The eyebolts purchased from McMaster are serving me well, of course I ended up purchasing overkill in regards to the eyebolts.  After several months, a check of all the attachment points are seemingly doing fine.

The HappiJac camper tie downs mounted on the truck cab are doing well although they are digging into the truck bed some, thus cracking the paint job and deforming the metal ever so slightly.  The deformation is minor at this point.  I did not install a torsion bar between the bed mounted tie downs.  Being my truck is an older model, I'm not overly concerned.  However, if I had a newer model truck I would certainly have used the torsion bar in conjunction with the plates.  The torsion bar is supposed to prevent that 'digging in' from occurring.  Mind you...'my camper is even lighter than all commercial units', so I would certainly use that torsion bar tie-in if I were carrying one of those manufactured units in my truck bed.

Those Stainless Steel HappiJac Turnbuckles are everything individual's claimed them to be and a little more.  They are extra durabable and have not given me any problems, they stay tight and the inert springs work as the manufacturer claimed, providing me with stress relief when turning into and driving across driveway drainage configs.  Occasionally, I can hear the spring as it is being compressed and relaxed, but this is not a bother to me...Heck, put this kind of load on your back and you just might croak every now and again as well (laughin)

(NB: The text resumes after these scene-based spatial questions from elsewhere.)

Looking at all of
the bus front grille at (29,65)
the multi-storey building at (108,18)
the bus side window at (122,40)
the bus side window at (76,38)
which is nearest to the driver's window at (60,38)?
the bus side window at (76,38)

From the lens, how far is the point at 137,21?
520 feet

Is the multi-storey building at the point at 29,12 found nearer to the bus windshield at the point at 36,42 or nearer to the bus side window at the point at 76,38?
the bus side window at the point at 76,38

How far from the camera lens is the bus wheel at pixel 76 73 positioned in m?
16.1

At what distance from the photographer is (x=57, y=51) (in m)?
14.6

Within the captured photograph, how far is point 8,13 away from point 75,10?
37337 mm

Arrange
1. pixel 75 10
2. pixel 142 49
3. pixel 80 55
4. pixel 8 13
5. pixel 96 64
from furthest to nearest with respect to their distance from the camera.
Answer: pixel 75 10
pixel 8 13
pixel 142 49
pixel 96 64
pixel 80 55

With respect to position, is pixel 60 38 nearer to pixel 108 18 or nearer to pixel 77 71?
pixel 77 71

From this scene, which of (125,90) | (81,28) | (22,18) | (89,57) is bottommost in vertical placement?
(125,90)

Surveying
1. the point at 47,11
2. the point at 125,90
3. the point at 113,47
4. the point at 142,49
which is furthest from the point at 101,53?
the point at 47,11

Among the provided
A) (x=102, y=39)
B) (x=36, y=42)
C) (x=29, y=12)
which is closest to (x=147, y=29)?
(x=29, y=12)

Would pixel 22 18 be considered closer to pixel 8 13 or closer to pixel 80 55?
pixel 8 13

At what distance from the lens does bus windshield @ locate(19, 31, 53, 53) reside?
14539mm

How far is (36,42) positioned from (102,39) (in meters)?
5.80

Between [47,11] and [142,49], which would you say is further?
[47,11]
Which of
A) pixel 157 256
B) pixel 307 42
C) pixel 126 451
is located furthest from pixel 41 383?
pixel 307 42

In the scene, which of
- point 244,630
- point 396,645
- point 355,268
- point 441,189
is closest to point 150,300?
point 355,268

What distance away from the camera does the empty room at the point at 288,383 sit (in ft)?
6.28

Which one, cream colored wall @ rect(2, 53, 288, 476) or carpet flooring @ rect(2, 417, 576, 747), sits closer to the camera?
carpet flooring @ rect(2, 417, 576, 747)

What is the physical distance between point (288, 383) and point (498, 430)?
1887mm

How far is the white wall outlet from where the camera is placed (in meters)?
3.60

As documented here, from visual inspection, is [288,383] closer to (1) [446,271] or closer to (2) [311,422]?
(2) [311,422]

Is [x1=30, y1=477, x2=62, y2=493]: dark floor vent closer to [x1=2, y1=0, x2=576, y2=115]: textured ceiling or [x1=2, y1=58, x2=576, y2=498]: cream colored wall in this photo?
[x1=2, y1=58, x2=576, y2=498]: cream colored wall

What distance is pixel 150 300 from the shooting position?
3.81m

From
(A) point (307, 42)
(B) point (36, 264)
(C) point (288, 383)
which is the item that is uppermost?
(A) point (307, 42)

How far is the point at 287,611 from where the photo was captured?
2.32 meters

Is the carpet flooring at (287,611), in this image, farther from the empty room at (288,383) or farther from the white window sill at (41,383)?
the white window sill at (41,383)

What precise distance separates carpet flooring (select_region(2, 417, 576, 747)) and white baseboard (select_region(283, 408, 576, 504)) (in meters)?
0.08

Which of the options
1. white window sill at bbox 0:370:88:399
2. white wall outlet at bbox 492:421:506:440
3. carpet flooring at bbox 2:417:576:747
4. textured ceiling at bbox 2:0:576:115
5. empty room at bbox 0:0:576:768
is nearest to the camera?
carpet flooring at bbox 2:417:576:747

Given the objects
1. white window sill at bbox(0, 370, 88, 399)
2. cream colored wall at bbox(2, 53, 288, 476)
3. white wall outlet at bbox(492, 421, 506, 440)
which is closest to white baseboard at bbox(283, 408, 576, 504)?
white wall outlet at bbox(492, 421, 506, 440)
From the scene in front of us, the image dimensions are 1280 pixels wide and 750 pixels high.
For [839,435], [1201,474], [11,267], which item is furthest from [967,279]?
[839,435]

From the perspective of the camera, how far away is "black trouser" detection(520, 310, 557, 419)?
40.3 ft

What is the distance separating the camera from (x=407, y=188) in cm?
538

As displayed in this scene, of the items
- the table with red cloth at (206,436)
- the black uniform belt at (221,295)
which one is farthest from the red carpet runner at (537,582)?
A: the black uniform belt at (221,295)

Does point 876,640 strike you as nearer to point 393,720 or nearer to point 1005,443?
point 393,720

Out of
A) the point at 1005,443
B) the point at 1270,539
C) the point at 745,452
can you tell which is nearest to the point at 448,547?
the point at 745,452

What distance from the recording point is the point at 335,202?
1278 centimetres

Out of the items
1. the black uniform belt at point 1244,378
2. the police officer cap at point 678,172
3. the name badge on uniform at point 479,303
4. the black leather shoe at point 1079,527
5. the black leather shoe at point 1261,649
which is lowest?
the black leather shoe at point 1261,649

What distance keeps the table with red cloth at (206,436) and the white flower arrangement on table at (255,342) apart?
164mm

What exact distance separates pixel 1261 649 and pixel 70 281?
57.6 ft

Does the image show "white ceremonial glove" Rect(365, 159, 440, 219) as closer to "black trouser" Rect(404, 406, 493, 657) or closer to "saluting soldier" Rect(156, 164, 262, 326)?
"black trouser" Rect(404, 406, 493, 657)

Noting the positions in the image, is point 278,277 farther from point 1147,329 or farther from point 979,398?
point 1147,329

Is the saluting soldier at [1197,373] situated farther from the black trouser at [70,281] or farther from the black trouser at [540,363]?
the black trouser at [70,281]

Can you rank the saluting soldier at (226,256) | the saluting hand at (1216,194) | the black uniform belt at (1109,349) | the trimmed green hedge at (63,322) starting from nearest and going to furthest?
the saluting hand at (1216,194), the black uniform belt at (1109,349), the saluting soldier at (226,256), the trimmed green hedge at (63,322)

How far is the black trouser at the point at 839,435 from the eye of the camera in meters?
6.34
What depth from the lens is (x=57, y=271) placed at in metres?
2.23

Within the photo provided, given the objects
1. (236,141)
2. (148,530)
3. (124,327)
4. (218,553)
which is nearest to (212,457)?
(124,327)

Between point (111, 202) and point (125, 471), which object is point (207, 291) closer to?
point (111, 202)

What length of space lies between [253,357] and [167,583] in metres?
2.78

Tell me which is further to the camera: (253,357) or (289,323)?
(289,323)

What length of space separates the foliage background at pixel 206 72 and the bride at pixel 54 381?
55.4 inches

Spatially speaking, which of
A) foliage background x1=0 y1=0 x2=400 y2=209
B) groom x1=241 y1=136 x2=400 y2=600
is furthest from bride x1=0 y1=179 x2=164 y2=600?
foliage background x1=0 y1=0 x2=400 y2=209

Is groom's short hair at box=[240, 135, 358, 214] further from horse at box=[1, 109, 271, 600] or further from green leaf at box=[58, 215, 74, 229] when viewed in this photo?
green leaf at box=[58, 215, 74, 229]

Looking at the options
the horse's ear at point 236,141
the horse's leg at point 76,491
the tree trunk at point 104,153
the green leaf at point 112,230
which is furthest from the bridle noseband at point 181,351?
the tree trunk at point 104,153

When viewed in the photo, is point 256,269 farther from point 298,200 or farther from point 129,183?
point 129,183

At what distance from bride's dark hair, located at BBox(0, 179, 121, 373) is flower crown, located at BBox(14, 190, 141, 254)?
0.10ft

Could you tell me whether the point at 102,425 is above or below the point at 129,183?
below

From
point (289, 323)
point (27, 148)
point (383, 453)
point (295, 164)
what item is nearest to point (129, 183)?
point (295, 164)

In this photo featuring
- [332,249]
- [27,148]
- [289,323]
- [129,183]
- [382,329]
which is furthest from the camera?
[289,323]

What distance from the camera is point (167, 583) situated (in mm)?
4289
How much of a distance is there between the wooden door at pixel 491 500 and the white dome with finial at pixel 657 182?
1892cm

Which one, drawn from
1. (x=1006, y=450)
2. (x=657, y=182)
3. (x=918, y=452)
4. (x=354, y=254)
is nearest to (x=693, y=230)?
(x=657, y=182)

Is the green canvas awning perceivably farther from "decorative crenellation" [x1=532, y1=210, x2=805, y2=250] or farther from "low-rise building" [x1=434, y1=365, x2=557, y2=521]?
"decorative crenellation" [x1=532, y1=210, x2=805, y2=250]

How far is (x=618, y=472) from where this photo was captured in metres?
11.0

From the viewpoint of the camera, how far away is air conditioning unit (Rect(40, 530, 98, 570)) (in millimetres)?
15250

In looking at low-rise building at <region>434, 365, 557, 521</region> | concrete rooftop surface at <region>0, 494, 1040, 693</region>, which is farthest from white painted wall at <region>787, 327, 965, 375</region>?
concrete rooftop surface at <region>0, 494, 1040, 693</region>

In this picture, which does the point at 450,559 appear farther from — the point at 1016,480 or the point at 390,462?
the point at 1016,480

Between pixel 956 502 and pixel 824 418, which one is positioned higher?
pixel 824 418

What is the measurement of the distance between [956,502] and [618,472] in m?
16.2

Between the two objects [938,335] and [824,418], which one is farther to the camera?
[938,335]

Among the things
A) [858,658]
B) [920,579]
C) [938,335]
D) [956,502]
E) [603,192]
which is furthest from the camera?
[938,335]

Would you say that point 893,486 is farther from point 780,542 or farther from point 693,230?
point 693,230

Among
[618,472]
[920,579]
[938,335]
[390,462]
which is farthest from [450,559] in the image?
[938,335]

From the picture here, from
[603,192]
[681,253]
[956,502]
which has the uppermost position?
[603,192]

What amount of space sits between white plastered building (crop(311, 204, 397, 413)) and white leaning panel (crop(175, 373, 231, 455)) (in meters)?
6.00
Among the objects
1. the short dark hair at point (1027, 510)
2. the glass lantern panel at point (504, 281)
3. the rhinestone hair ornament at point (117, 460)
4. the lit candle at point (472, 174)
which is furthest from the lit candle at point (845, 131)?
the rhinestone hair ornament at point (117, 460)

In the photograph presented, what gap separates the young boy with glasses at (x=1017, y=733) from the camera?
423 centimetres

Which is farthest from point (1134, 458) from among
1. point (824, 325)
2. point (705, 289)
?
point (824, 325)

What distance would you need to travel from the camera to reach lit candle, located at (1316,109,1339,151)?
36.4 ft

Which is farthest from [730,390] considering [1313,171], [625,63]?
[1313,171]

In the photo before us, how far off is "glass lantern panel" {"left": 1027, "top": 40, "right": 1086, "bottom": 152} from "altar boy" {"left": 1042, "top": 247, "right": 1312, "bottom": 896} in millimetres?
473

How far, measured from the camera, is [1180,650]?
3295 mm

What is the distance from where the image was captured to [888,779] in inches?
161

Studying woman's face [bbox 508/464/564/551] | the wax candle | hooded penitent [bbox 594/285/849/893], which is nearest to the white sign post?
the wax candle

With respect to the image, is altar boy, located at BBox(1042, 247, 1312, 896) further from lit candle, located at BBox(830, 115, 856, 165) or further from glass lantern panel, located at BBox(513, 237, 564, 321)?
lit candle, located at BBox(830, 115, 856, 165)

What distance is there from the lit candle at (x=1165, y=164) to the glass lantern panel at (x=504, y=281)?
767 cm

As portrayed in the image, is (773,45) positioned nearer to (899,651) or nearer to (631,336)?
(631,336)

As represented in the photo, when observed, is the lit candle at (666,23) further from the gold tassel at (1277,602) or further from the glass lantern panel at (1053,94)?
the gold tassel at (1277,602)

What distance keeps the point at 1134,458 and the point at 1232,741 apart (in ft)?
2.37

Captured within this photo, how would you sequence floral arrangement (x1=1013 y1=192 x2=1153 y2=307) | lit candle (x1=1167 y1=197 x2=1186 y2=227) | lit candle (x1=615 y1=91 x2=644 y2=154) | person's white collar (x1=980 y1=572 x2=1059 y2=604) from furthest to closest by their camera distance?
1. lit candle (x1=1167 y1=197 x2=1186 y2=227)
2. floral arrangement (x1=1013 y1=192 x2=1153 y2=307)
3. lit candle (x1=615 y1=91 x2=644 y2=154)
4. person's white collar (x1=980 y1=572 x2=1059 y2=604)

You can see the large, 1/4" thick fender washers and there are 5/16" thick flat iron plates that sit on top of the reinforced area in the interior. 

Months of driving and no movement, the reinforced fiberglass area is holding up as planned. To see the structural fiberglass mixture recipe which was used to reinforce this region for the bolt-throughs.  The pockets were cut and filled, wrapped in 7-8 ounce cloth, layered with 1708 biaxial cloth on top (both on exterior and interior), both interior and exterior recieved a little more lamination as corners of panels were lain (as seen in photo above) can see the wrap.  Eyebolts protrude through a 5/16" thick plate on the interior, another 1/4" thick structure washer and possess two nuts.